**Records from a data collection**
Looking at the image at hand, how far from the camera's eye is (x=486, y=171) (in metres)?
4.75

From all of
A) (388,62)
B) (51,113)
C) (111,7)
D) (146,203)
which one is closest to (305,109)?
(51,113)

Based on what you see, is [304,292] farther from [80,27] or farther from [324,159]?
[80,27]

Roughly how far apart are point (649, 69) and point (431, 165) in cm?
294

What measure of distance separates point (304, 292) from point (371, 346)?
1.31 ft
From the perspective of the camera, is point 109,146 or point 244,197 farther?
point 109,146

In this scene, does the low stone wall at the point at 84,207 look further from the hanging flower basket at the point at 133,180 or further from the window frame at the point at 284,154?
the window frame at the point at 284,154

* * *

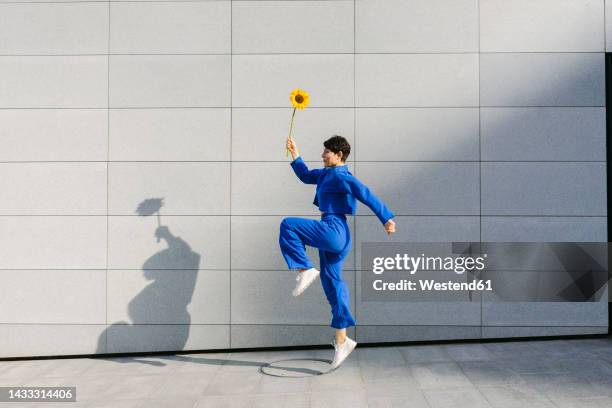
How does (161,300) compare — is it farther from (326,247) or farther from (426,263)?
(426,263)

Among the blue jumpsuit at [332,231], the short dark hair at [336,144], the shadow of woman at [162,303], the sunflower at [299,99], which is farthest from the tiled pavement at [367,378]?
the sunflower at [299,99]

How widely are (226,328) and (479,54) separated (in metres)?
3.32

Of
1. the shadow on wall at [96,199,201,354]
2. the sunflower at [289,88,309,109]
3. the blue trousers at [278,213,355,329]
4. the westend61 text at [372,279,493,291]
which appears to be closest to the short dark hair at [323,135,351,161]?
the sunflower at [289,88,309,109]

...

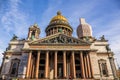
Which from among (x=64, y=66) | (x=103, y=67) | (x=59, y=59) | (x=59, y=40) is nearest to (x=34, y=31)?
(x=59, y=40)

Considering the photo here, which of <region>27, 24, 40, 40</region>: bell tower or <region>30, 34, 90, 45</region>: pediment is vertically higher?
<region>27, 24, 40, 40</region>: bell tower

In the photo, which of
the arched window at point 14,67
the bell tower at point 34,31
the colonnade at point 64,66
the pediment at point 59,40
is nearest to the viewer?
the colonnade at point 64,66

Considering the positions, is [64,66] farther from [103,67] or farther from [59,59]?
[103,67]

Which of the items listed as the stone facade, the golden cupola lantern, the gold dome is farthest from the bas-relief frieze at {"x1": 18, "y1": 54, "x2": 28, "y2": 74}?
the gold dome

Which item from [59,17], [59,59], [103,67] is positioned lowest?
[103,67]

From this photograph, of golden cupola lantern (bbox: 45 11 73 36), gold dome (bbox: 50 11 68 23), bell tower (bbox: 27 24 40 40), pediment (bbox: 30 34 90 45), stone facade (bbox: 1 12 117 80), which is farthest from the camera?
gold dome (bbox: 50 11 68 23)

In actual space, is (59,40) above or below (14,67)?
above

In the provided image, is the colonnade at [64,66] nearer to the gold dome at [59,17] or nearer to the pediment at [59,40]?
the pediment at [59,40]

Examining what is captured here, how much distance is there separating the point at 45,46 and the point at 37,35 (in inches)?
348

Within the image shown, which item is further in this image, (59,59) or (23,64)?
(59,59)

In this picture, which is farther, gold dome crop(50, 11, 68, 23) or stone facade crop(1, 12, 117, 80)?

**Required work**
Collect every line in the material above that contains the word "short". Upper and lower case must match.

**Full response**
Among the blue jumpsuit at [332,231], the short dark hair at [336,144], the shadow of woman at [162,303], the sunflower at [299,99], which is farthest from the tiled pavement at [367,378]?
which appears to be closest to the short dark hair at [323,135,351,161]?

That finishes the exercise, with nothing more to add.